-- start --

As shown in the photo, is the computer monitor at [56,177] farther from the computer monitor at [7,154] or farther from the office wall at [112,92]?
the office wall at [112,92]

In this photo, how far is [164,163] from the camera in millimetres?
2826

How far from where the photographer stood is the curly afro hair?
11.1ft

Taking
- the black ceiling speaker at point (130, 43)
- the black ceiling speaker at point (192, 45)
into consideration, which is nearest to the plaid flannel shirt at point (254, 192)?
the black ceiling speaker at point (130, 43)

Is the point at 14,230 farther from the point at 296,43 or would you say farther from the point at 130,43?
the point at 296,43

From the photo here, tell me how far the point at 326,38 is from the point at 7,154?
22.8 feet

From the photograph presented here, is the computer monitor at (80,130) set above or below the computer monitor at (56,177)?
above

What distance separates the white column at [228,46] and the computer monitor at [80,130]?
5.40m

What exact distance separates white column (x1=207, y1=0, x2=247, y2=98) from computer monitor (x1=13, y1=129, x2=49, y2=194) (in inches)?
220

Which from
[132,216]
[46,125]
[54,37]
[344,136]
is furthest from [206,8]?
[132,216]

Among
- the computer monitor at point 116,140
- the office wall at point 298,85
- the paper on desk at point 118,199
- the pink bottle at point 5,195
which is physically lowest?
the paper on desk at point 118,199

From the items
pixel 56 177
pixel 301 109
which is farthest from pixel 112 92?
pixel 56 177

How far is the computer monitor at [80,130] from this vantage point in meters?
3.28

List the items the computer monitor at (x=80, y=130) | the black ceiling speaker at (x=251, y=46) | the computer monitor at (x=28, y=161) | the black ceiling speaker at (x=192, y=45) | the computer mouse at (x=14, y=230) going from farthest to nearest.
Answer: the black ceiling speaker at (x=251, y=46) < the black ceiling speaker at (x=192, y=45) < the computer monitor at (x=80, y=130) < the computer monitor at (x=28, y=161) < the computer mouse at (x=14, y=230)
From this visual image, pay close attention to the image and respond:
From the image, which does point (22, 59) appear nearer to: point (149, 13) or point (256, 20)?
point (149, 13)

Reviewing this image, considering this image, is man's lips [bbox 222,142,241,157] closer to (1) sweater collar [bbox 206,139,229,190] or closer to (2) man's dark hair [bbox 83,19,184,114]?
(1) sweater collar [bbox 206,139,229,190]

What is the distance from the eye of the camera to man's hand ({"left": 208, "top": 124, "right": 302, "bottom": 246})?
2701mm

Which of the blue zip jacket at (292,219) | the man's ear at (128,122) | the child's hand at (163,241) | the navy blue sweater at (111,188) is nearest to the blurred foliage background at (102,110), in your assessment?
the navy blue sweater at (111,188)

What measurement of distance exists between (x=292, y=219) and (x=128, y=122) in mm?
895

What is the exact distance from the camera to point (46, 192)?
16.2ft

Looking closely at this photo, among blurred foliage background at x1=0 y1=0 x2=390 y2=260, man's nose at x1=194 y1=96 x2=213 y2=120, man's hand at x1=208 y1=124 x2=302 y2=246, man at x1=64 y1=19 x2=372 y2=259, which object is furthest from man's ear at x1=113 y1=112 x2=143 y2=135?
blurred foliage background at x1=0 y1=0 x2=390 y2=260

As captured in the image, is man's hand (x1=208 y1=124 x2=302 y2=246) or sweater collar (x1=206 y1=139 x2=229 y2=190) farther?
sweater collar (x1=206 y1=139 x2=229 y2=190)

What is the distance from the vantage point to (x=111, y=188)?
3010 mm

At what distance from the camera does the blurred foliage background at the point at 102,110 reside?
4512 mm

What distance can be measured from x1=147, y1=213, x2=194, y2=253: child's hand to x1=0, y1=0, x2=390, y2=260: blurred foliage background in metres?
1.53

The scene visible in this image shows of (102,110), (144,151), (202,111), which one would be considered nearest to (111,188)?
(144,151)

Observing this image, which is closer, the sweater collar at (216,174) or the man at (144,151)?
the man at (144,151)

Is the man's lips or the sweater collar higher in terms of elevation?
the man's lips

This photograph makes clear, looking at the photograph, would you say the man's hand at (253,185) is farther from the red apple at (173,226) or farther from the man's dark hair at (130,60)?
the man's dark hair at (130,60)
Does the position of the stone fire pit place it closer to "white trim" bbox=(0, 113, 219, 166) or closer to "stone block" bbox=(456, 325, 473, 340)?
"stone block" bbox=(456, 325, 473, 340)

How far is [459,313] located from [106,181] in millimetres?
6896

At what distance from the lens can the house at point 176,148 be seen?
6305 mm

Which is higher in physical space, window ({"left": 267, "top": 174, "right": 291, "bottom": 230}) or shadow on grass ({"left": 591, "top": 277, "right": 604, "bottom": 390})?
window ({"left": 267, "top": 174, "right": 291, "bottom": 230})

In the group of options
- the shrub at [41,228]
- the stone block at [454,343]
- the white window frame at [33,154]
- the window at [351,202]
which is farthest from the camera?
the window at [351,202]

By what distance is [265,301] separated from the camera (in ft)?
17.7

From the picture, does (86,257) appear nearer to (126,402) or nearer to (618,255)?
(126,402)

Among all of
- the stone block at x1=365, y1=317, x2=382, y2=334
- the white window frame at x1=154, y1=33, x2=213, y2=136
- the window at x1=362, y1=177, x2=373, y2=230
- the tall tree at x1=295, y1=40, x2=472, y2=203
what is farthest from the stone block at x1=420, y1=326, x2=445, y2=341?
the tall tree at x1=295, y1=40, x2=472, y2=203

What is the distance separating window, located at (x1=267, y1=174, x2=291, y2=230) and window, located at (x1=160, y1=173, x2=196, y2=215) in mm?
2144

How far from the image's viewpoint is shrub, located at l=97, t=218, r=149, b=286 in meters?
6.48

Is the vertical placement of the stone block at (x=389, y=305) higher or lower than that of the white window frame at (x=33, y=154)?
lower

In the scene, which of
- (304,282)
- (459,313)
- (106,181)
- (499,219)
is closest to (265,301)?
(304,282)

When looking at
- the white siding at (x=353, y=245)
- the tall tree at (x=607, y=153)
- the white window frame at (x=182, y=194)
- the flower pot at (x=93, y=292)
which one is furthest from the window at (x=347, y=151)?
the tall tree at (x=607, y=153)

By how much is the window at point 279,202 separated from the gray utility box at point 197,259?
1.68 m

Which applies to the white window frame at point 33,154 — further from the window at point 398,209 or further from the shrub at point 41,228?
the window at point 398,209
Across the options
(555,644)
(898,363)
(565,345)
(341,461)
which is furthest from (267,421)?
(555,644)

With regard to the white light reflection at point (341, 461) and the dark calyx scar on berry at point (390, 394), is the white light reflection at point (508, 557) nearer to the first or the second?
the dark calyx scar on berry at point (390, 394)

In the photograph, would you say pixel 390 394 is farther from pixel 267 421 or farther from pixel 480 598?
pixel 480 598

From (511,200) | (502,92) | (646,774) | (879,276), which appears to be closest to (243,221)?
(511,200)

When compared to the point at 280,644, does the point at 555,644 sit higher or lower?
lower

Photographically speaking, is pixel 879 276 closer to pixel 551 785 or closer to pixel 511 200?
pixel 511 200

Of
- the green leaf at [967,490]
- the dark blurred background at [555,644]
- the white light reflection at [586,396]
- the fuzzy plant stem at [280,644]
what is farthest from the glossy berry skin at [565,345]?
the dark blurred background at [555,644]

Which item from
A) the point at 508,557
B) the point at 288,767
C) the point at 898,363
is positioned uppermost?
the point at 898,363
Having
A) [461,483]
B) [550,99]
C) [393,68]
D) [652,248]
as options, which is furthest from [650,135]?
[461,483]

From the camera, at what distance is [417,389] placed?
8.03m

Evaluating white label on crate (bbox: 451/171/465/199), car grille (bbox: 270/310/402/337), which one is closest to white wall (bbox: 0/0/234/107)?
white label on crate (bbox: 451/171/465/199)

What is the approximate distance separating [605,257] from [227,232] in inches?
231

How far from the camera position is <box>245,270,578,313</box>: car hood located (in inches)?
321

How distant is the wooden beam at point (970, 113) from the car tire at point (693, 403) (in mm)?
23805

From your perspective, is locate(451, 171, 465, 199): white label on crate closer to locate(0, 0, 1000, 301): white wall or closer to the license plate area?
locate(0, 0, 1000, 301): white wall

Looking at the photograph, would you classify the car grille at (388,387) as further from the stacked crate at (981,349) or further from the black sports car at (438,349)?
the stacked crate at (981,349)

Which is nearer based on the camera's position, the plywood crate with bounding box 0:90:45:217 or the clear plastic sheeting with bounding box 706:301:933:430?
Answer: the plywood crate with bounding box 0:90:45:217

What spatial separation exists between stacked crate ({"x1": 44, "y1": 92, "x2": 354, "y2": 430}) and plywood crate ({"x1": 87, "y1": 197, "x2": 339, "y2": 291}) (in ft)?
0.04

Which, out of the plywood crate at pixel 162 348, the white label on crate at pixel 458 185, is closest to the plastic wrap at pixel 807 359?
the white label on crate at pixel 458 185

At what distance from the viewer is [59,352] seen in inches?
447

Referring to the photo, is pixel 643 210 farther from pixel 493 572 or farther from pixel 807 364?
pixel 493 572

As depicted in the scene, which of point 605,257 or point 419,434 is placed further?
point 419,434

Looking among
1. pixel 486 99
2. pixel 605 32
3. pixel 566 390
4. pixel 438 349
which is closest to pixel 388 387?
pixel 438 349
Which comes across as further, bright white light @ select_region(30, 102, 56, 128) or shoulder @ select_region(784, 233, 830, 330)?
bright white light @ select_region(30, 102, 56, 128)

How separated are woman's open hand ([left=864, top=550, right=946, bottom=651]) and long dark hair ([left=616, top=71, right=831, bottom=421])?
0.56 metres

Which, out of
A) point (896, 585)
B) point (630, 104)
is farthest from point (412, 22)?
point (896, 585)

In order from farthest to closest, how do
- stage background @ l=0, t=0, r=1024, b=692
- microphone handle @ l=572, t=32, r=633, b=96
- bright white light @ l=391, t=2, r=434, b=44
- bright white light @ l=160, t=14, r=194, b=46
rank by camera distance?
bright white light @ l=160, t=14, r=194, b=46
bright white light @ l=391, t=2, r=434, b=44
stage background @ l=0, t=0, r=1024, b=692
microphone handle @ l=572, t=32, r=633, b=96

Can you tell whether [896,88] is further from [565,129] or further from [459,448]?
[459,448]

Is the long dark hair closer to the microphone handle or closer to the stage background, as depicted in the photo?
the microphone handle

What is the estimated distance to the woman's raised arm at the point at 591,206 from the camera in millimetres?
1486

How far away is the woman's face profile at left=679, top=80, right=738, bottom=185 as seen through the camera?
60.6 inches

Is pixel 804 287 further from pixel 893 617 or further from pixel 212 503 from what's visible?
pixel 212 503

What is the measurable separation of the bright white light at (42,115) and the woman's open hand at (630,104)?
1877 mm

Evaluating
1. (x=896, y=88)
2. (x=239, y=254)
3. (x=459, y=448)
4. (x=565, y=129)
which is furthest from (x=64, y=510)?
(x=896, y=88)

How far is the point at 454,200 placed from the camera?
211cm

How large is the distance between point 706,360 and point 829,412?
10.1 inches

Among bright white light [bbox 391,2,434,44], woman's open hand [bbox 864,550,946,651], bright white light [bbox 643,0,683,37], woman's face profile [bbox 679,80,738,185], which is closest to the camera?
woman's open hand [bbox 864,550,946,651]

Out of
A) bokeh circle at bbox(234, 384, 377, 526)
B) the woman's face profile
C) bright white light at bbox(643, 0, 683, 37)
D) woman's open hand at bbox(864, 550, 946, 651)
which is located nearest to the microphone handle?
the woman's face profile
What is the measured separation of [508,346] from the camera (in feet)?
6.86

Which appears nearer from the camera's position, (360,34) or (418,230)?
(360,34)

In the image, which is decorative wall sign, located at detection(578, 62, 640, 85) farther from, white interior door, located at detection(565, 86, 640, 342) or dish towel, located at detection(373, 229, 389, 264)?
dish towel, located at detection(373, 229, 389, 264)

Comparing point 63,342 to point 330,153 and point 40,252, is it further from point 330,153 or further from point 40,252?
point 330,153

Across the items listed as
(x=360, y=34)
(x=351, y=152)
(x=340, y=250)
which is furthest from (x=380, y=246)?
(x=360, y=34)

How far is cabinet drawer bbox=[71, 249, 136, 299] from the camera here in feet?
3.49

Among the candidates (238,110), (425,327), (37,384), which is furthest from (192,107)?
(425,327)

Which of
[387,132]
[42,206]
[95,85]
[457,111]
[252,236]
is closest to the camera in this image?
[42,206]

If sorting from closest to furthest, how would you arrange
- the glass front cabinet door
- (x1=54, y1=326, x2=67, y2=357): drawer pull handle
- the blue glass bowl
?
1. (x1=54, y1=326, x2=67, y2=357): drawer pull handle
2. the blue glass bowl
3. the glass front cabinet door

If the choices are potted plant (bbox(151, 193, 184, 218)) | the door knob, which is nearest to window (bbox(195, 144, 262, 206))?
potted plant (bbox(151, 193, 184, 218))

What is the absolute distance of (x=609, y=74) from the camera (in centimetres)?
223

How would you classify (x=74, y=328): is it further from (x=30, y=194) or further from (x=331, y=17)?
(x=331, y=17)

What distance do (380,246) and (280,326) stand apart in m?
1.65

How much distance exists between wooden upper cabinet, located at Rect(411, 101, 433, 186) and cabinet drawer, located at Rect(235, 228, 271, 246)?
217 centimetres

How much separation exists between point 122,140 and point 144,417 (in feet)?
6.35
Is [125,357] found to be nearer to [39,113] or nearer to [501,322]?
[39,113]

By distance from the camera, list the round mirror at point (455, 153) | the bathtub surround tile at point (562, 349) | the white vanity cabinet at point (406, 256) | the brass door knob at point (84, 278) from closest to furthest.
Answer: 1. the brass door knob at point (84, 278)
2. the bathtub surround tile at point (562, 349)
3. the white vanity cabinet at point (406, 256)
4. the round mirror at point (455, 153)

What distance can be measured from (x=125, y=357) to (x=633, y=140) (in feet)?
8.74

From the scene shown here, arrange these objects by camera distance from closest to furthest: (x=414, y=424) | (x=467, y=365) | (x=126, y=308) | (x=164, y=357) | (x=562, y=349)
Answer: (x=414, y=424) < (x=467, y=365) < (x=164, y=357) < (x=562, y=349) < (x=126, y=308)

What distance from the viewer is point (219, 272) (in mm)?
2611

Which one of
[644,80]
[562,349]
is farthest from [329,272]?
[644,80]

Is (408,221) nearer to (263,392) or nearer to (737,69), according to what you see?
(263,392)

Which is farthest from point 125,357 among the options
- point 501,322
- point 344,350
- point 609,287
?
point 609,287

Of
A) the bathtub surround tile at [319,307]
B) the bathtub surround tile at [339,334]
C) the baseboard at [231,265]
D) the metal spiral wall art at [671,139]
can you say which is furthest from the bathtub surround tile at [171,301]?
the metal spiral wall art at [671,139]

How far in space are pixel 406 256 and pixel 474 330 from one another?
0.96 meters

-- end --

Short problem: Please put the lines from the one containing "What is the absolute" through the one containing "217 centimetres", both included, into a Markdown table with the columns Number and Line, skipping blank lines.

Worked solution:
| Number | Line |
|---|---|
| 1 | What is the absolute distance of (x=609, y=74) from the camera (in centimetres)? |
| 2 | 223 |
| 3 | How would you classify (x=74, y=328): is it further from (x=30, y=194) or further from (x=331, y=17)? |
| 4 | (x=331, y=17) |
| 5 | What distance do (380,246) and (280,326) stand apart in m? |
| 6 | 1.65 |
| 7 | How much distance exists between wooden upper cabinet, located at Rect(411, 101, 433, 186) and cabinet drawer, located at Rect(235, 228, 271, 246)? |
| 8 | 217 centimetres |